YOUR OBJECTIVE: Please restate each line of the material word for word and omit any pictures.
SUPPLIED MATERIAL START
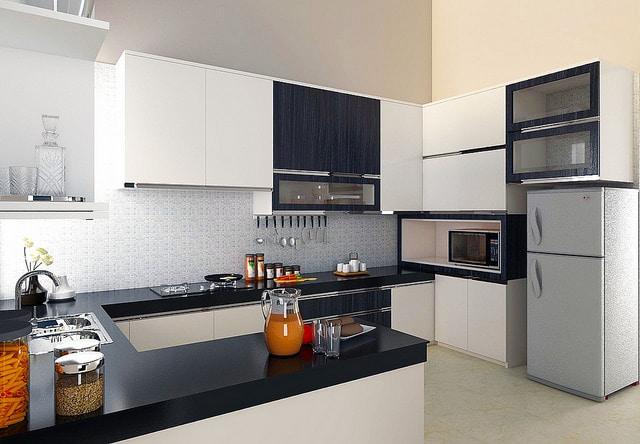 petite cuisine moderne en U avec plan de travail synthétique noir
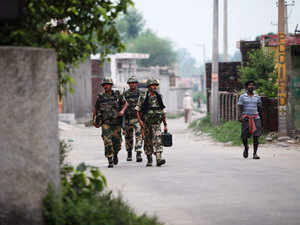 In pic: BSF soldiers patrol at Garkhal village, 30 kilometers (19 miles) from Jammu, India, Wednesday, July 15, 2015.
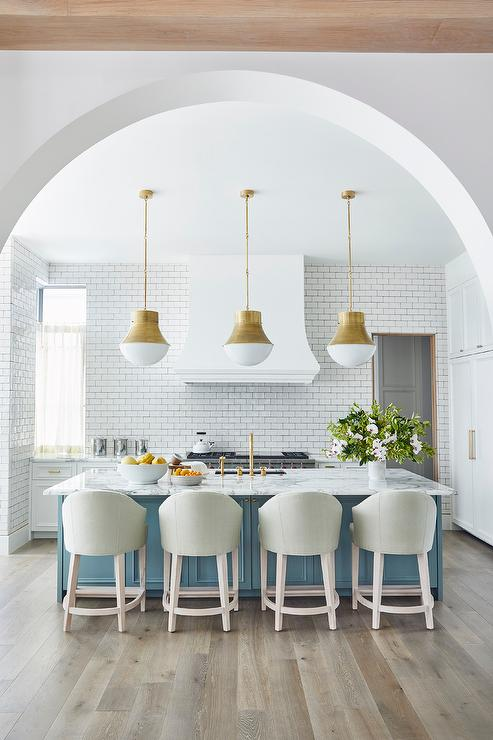 large contemporary white kitchen with gold pendant lights and blue island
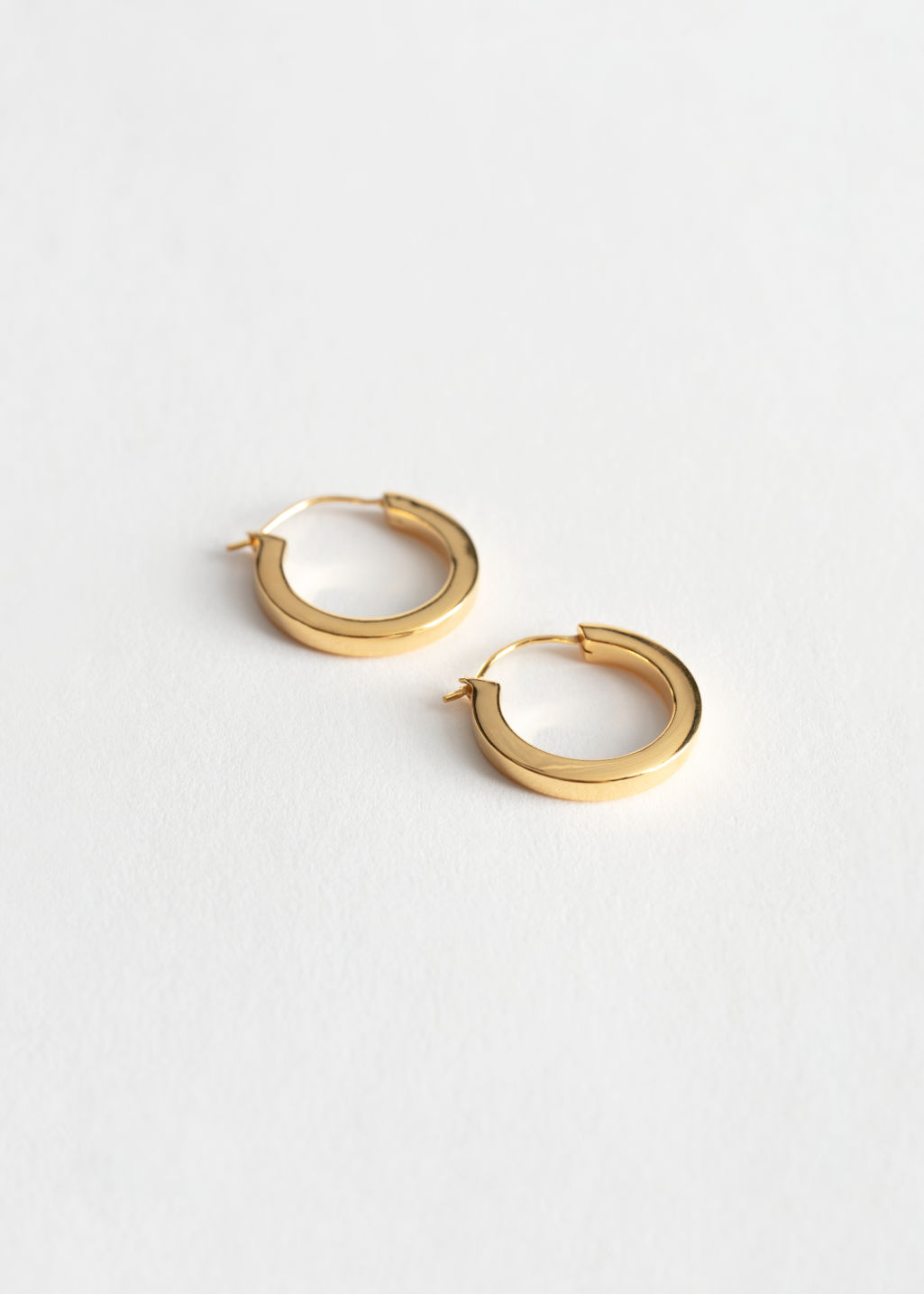 StillLife Front Image of Stories Sterling Silver Mini Hoop Earrings in Gold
SUPPLIED MATERIAL END
SOLUTION FOR THIS TASK:
 petite cuisine moderne en U avec plan de travail synthétique noir
 In pic: BSF soldiers patrol at Garkhal village, 30 kilometers (19 miles) from Jammu, India, Wednesday, July 15, 2015.
 large contemporary white kitchen with gold pendant lights and blue island
 StillLife Front Image of Stories Sterling Silver Mini Hoop Earrings in Gold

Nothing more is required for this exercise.